Mill and Evert are now great friends. “I love her. She’s the mother of my children. We still have a great family. She asked me the other day if I would be there with her on her deathbed. I will. And she would be there with me on mine.” Says Evert: “We have each other’s backs, for sure.”
Just as Mill is wiping away the tears, a man walks up to our table, as if scripted. “Are you the Andy Mill?” he asks. “Do you mind if I get a picture with you?”
“I’d be honored,” Mill says, as a smile quickly returns to his face.
Before the 2015 Golden Fly Tournament, Mill received a phone call from Rob Fordyce, a guide. Fordyce’s angler had dropped out. He wanted to know if Mill, nearly a decade removed from his last tournament, would fill in. Mill said yes.
Mill and Fordyce began the last day of the tournament close to 180 pounds behind the leader, a seemingly insurmountable deficit. But Mill landed two big fish that day to come from behind and win (his sixth Golden Fly title). “That was the last one,” he says. “I swear.”
Now, he says, he fishes out of pure enjoyment. “The game played with these fish is so compelling. I’ve been fascinated with it for three decades now. Every fish is different. Every cast is different.”
And, of course, there is Nicky. He is not a carbon copy of his father. His cast is quicker and more powerful but equally effective. Nicky prefers the backhand cast—a useful weapon in the quick-twitch game of tarpon fishing, where fish sometimes appear out of nowhere. That favoritism should come as no surprise given his maternity. Nicky also takes after his mother in his looks and demeanor—the strong cheekbones, the steely squint to his eyes, and the quiet determination that belies a fierce competitiveness within.

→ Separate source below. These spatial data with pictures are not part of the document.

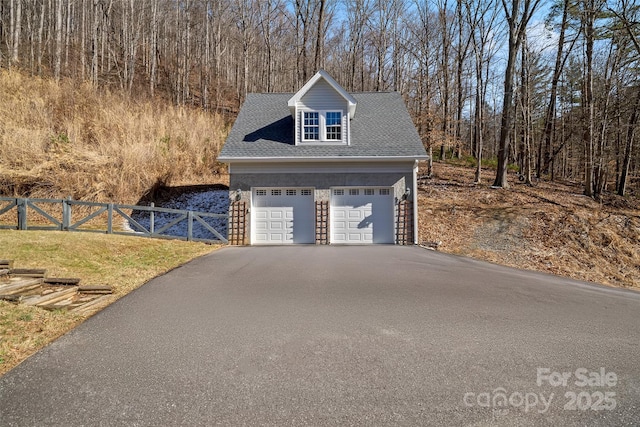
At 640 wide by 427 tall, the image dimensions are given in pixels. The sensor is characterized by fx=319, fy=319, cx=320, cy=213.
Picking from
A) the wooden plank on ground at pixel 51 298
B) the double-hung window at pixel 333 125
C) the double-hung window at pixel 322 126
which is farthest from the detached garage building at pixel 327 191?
the wooden plank on ground at pixel 51 298

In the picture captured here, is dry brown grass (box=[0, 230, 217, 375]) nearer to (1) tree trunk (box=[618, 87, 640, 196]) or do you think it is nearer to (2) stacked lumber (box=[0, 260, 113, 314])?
(2) stacked lumber (box=[0, 260, 113, 314])

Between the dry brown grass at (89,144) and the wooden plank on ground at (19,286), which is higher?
the dry brown grass at (89,144)

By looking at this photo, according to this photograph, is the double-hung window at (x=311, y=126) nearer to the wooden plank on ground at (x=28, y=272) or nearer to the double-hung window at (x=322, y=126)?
the double-hung window at (x=322, y=126)

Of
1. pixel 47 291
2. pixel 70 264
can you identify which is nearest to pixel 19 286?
pixel 47 291

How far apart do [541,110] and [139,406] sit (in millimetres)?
33768

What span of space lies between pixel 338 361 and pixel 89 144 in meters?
18.3

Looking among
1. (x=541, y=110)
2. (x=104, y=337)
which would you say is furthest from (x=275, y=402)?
(x=541, y=110)

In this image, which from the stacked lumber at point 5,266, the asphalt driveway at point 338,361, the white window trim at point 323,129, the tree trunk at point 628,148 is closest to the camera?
the asphalt driveway at point 338,361

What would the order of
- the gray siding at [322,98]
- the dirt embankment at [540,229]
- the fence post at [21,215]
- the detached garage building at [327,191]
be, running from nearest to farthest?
the dirt embankment at [540,229], the fence post at [21,215], the detached garage building at [327,191], the gray siding at [322,98]

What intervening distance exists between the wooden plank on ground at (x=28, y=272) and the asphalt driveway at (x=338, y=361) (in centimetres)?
200

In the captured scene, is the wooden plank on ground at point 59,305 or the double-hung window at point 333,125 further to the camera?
the double-hung window at point 333,125

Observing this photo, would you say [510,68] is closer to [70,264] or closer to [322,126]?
[322,126]

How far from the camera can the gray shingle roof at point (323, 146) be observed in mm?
12328

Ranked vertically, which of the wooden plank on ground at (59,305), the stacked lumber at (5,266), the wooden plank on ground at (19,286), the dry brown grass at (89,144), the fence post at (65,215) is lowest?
the wooden plank on ground at (59,305)
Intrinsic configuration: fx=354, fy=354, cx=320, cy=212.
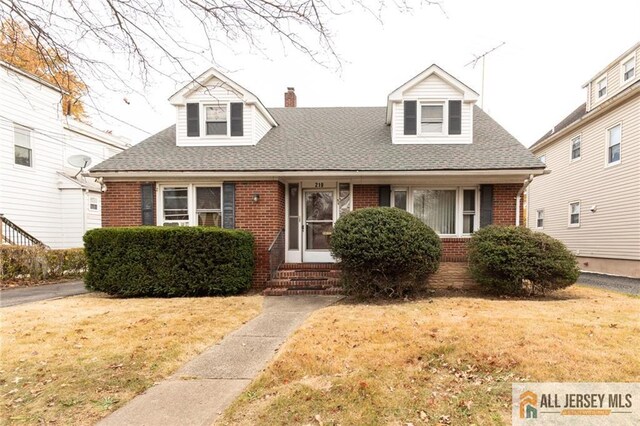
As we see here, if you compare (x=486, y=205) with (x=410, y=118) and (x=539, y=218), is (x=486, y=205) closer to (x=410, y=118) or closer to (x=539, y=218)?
(x=410, y=118)

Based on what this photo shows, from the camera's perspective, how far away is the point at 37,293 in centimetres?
900

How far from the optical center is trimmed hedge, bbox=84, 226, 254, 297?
26.7ft

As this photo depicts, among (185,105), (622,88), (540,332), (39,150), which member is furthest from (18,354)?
(622,88)

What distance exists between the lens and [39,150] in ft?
44.8

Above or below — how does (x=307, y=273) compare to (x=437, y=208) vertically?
below

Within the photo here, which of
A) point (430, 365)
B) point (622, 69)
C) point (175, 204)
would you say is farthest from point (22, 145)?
point (622, 69)

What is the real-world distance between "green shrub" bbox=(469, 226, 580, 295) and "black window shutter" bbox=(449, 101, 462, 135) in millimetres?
4002

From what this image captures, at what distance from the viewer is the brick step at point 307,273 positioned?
9117 millimetres

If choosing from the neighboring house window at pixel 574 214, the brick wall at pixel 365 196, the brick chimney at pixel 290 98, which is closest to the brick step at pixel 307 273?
the brick wall at pixel 365 196

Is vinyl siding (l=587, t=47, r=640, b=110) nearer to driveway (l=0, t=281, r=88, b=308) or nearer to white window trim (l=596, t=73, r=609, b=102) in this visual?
white window trim (l=596, t=73, r=609, b=102)

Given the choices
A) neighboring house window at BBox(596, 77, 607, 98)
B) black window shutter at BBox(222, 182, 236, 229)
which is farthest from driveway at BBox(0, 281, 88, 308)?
neighboring house window at BBox(596, 77, 607, 98)

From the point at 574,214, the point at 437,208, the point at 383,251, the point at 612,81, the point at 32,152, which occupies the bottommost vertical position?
the point at 383,251

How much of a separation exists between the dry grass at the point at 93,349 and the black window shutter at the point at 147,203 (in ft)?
9.49

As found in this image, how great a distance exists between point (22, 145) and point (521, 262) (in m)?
16.6
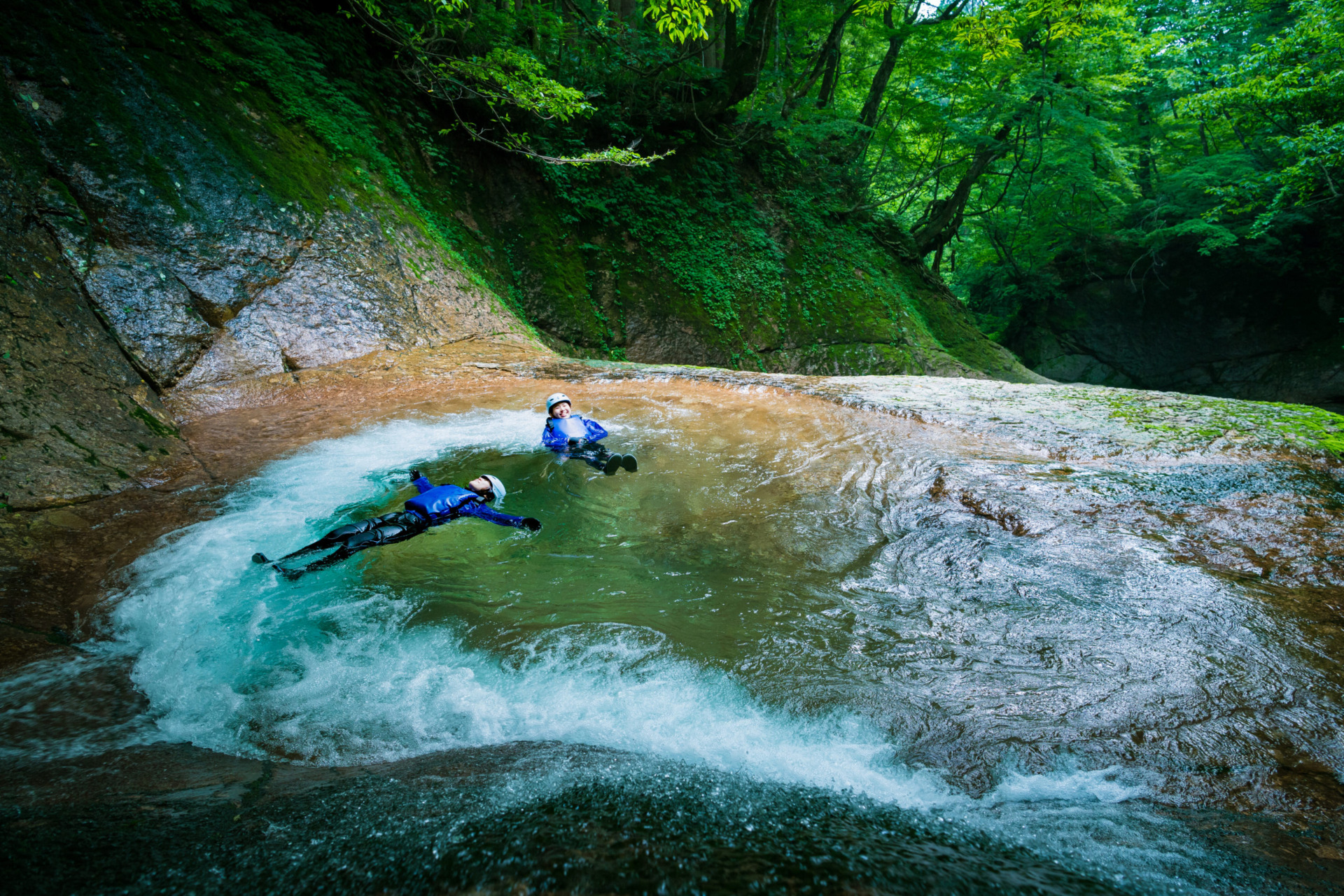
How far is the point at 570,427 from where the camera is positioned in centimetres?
577

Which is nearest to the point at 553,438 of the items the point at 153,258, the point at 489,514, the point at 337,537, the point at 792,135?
the point at 489,514

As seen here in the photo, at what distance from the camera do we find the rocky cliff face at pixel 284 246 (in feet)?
16.7

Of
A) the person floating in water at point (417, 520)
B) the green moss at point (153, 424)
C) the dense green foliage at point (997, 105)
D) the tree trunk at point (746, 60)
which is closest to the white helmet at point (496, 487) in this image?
the person floating in water at point (417, 520)

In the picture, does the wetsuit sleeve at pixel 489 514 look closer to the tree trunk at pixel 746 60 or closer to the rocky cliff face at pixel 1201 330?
the tree trunk at pixel 746 60

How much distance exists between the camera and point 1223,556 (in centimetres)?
352

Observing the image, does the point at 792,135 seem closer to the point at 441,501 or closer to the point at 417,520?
the point at 441,501

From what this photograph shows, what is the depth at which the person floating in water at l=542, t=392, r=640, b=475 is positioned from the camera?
5.51m

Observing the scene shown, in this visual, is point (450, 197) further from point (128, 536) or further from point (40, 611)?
point (40, 611)

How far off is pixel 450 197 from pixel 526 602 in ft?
35.9

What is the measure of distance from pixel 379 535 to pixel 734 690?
277cm

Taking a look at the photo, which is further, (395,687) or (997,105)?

Mill and Nicky occasionally bicker a bit, as anyone would when spending up to twelve hours a day on a sixteen-foot skiff. (“Dad, you’re poling too fast.” “No, I’m not.” “Yes, you are. Slow down.”) But most of the time, the banter is warm and affirmative. (“That was a pretty good cast, right, Dad?” “It was perfect, Nicky.”) It reveals two minds that have begun to meld. (“What do you think about pushing off for that bar, Nicky?” “That’s exactly what I was thinking.”)
Nicky says he’s not sure if he wants to become a full-time tournament angler. But, as his father once did, he believes it’s time to see just how good he’s become. In the process, it seems, something more important has been found. “I love being out here with him every day and seeing his heart and passion,” Mill says. “I’m just really proud of him.”